Pero más allá de la justicia, lo que más duele es el recuerdo. A Antonia le afectó en la salud. A día de hoy, sigue soñando con él: “Sueño mucho con él. Le veo que viene como si hubiera estado lejos, y llega triste. Y yo le digo, quédate con nosotros ya. Yo se que va a volver. Era muy alto, tenía un cuerpo atlético, era muy buena persona. Yo le decía que de bueno era tonto. Era además socio de Cruz Roja, y trabajaba con niños que tenían necesidades.”

El día del accidente, Pedro y su hijo tuvieron una pequeña riña, antes de que se fuera a trabajar: “Discutimos por temas domésticos, pero no nos enfadamos. Él se fue a trabajar contento. Eso me dio mucha tranquilidad. Si no, hubiera pensado que la culpa era mía por estar enfadado con él. Me dejó con la conciencia tranquila.”

Y Manuel, sigue echando mucho de menos a su hijo: “Era un muchacho normal, le gustaba tapear, los niños, había dado la entrada para un piso para vivir con su pareja. Casi me caí al suelo cuando me dijeron que había muerto. Esto no se supera. No hay día en que no pensemos en él. Yo perdí el sueño. Tenía que tomar pastillas para dormir”.
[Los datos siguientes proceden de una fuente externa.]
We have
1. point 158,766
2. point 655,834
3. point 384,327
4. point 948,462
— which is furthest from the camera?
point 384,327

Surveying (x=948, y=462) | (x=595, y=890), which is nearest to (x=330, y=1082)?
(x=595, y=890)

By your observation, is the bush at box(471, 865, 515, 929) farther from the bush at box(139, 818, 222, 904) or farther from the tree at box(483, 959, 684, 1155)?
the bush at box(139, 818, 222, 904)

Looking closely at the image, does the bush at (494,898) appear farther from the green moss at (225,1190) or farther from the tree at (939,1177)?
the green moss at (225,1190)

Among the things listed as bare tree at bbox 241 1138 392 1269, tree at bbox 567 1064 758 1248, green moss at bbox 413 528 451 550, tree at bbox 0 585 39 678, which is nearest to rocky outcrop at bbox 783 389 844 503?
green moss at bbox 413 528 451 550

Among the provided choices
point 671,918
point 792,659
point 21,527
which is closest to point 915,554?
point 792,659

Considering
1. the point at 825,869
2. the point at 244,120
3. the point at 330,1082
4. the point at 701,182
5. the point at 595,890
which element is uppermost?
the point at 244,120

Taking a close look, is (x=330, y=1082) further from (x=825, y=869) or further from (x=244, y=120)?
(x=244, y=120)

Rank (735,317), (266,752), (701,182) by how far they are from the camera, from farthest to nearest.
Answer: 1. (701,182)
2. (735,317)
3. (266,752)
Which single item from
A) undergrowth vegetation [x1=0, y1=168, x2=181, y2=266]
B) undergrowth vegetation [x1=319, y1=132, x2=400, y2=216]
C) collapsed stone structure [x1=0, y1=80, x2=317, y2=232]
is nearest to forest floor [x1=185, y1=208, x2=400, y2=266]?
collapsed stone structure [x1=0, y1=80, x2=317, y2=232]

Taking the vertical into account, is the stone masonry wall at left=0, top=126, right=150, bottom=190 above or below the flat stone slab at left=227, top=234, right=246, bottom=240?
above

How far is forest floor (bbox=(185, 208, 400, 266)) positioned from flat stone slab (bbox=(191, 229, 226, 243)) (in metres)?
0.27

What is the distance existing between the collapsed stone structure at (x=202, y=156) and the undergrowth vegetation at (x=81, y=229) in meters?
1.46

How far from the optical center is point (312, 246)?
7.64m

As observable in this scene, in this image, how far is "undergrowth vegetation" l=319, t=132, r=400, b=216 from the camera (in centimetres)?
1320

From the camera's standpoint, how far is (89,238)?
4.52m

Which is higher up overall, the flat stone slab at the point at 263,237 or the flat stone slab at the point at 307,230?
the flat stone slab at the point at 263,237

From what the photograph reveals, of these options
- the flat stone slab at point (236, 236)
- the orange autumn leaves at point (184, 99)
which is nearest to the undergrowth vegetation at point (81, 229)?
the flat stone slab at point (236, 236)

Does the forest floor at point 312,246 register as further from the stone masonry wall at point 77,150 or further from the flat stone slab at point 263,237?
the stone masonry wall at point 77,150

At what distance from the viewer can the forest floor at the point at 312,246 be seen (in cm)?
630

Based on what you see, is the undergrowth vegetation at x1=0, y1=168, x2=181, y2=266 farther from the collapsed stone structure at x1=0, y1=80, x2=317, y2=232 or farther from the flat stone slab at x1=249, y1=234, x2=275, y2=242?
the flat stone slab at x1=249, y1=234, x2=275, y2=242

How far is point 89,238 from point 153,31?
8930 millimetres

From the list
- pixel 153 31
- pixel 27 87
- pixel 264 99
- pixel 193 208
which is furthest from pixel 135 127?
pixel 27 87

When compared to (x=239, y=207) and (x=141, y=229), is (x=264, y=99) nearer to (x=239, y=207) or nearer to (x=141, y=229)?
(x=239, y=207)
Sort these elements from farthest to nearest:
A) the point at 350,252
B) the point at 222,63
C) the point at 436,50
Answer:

Más de una década después, Antonia sale adelante gracias a la familia y a la alegría que le transmite su hija y su nieta. Pedro lo ha superado en parte. Su mujer no. Ha pasado por varias depresiones: “Pero la vida continúa. Tenemos dos hijos y tres nietos. Los nietos te dan mucha alegría, y los dolores se van un poco. Pero los ánimos ya no son los mismos.”

Manuel asegura que no podría perdonar a la empresa: “Si les viera ahora... les diría un disparate. Recuerdo que el propietario se presentó en el juicio y, en un receso, me saludó con una sonrisa de oreja a oreja para darme la mano. No se podía ser más cínico.”